The irony of a grown child and his mother coming together to send away a mother in order to dispose of her unborn child was not lost on either of us. Parshat Ki Teitze gives us more than 70 separate commandments, a number of which seem to be backed by discernible logic, and several which leave us scratching our heads. Shiluach haken, the mitzvah of sending away the mother bird to take her young (Deut 22:6-7), may or may not have been accurately enforced on this particular day, as the text of our sedra is unclear regarding whether or not we are taking the egg or baby bird for food when we shoo away the mother, however this just happens to be one of those mitzvot which leaves us asking “why” for want of a real explanation, knowing none is forthcoming. The Sages disagree on this as well, with some saying that it is about preserving the mother bird from emotional pain when taking her child, while others maintain that it is merely one of those unexplained mitzvot which keep us on our toes. The one clue we do receive from the text is that letting the mother go while taking her young will enable us to live a long life (Deut 22:7). Maimonides, in his 12th century “Guide for the Perplexed”, saw this as an act of mercy meant to make us more aware of each other, animals and people alike. “If the Law provides that such grief should not be caused to cattle or birds,” wrote Rambam, “how much more careful must we be that we should not cause grief to our fellow men” (Guide for the Perplexed 3:48).

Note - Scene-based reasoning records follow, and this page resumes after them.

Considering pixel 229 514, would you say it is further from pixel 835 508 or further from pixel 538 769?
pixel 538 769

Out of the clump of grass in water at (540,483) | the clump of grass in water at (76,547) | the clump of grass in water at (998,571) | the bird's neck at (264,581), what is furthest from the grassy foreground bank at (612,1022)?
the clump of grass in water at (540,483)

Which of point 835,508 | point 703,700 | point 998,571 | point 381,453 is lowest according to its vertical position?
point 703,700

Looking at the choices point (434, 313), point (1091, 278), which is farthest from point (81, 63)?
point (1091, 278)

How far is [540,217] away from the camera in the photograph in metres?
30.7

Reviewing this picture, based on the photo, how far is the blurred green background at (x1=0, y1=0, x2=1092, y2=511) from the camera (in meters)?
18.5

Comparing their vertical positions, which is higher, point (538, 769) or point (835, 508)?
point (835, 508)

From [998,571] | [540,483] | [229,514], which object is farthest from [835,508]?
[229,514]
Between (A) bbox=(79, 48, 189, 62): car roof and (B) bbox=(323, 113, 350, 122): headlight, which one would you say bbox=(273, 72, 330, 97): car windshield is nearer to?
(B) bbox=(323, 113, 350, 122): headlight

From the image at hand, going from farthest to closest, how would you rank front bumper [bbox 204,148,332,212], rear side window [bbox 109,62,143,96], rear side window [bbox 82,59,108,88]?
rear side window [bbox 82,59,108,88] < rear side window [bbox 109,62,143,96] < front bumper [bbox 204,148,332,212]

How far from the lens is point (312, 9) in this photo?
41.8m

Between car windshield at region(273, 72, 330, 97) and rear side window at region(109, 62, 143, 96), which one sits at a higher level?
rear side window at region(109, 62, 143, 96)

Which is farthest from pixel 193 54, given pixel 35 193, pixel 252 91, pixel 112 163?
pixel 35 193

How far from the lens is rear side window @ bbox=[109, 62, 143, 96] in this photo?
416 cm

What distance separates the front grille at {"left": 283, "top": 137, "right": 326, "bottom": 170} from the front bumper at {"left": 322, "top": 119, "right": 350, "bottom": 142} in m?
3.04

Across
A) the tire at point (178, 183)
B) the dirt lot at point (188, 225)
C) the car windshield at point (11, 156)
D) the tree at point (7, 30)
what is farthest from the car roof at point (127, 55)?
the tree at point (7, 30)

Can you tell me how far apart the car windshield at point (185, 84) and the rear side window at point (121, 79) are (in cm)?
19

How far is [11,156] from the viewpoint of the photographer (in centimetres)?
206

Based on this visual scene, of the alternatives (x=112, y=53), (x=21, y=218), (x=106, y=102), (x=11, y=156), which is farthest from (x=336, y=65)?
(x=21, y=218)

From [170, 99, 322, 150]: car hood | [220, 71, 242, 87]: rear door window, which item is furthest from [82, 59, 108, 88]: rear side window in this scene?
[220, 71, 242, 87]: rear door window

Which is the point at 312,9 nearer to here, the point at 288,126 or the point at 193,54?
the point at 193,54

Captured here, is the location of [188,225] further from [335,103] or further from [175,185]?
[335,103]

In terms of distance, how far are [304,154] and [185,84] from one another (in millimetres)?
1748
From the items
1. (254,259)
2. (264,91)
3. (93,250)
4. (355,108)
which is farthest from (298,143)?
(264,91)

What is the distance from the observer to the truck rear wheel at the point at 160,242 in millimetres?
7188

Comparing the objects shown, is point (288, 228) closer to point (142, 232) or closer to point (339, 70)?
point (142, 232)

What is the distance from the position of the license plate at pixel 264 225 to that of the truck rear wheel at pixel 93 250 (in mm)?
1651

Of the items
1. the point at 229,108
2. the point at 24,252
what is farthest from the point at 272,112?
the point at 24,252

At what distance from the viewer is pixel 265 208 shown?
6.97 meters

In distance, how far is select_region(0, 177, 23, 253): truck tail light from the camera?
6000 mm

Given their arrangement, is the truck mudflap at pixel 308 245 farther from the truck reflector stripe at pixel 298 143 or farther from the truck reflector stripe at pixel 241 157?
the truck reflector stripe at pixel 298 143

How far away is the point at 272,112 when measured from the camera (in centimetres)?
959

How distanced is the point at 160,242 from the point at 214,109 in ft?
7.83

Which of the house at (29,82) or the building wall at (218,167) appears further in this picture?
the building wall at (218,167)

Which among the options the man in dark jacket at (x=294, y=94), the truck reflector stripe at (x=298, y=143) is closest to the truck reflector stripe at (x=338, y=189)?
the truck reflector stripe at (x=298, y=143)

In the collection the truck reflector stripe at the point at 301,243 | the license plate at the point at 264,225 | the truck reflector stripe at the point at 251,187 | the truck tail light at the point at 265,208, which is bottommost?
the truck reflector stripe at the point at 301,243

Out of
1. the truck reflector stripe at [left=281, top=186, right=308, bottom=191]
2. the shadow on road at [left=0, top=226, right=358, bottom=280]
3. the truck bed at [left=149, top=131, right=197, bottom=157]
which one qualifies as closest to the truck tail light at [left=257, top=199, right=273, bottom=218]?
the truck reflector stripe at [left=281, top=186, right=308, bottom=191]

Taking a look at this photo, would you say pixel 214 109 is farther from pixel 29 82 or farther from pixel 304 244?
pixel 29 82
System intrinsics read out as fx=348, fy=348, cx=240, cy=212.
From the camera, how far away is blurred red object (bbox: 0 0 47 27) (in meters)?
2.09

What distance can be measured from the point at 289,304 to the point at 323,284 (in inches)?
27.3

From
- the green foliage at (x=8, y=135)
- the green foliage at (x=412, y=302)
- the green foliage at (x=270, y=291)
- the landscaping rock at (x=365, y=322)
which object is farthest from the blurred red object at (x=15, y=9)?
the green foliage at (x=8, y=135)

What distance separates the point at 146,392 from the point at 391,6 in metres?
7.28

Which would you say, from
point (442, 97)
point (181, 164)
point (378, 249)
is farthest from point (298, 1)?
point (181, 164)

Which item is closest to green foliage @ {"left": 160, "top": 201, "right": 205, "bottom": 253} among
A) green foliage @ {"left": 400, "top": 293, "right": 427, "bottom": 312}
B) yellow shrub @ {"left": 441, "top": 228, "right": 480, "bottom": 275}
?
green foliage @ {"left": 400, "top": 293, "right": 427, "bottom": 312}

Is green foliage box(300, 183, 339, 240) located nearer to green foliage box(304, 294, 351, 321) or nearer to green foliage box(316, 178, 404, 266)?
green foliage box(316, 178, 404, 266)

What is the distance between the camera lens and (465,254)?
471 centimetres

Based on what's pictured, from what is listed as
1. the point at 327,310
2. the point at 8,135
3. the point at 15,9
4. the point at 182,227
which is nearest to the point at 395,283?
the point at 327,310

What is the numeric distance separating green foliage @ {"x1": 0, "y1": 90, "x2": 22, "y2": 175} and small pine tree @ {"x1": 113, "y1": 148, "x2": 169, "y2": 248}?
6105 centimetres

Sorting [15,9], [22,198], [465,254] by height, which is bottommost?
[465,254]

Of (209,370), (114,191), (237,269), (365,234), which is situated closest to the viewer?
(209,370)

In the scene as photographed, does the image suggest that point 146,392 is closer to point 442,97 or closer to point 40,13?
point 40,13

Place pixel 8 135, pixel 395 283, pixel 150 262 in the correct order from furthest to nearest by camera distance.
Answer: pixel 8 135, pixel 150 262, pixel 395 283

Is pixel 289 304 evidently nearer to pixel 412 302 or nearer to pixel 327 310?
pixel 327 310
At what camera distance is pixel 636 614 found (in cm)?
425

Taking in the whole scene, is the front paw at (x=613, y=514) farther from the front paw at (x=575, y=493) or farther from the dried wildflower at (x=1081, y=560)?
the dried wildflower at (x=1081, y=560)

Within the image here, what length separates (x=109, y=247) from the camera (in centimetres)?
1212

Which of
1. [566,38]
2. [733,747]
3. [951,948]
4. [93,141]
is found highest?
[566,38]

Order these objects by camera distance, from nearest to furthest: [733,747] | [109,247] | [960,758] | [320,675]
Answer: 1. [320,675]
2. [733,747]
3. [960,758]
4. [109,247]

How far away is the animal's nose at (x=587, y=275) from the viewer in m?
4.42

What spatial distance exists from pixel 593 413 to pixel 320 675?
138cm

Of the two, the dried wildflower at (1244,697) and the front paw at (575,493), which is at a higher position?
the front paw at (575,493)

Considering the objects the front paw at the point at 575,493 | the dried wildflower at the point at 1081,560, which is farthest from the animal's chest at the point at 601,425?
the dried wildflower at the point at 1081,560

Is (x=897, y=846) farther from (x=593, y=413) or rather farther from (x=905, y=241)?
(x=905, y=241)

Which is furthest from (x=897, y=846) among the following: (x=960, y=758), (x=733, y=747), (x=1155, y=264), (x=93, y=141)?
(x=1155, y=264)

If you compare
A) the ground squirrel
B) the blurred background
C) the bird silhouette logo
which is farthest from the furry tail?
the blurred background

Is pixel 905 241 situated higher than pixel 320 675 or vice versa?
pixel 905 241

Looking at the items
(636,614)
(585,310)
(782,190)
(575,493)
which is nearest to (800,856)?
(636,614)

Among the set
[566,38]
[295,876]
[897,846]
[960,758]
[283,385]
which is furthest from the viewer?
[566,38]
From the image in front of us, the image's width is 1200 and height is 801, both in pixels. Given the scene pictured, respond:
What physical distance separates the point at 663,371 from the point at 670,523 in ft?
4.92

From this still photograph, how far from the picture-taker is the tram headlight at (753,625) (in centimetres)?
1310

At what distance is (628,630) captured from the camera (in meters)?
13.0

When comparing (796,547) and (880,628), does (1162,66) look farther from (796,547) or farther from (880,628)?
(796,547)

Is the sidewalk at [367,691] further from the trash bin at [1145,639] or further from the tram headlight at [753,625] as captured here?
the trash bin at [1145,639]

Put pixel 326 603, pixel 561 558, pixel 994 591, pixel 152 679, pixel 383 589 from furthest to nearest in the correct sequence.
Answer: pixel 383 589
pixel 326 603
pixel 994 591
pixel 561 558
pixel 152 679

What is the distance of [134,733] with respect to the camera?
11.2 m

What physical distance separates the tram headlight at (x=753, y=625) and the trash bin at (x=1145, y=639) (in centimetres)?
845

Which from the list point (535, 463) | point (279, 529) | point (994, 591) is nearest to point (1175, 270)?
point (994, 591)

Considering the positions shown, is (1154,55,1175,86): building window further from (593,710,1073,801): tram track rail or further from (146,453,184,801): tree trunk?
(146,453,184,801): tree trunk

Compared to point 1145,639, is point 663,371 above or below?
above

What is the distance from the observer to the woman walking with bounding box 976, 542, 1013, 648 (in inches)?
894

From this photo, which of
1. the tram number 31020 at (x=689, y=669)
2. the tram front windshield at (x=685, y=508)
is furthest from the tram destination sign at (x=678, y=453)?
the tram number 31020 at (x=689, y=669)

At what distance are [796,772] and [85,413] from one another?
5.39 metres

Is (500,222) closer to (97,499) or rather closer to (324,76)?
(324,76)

A mother and child come together to send away a mother and destroy her potential child. A mitzvah has been performed, and the Divine will is met by human action. Is this mercy? A mother is protected from the grief of watching her child needlessly destroyed. Is this, too, a mercy?

“My chicks left the nest

spread their wings and flew away

I am an old bird left in the nest

I hope that all will be well

I always knew the day would come

to separate

But now it comes to me so suddenly

So no wonder I am a bit worried


Fly away, chick

Cut through the sky

Fly to wherever you want

But don’t forget

There’s an eagle in the sky

Be aware”

In his classic Hebrew song, Arik Einstein writes of the alternate reality in which we do not encounter this mother bird and her egg. The mother sits diligently upon her potential offspring, protecting it until, through sheer tenacity and the will to live, a small fragile chick breaks its way through its erstwhile home and meets its mother for the first time. She fawns over her child, feeding it, protecting it, nurturing it, and slowly it grows strong. One day, she watches with elation, and no small amount of trepidation, as her baby takes to the sky for the first time. The world contains so many wonders and so many dangers, and this is the natural course of things. However, these events do not come to pass. On a spring day, one erev Shabbat, a mother bird is sent away, her egg snatched and her home destroyed, and this, perhaps, we call mercy.

“Grant me understanding, that I may learn Your commandments…

O God, Your mercies are many; grant me life according to Your ordinances.” 

(Psalm 119:73, 156)




Matthew Turchin LBC rabbinic student

The views expressed in this D’var Torah do not necessarily reflect the position of Leo Baeck College.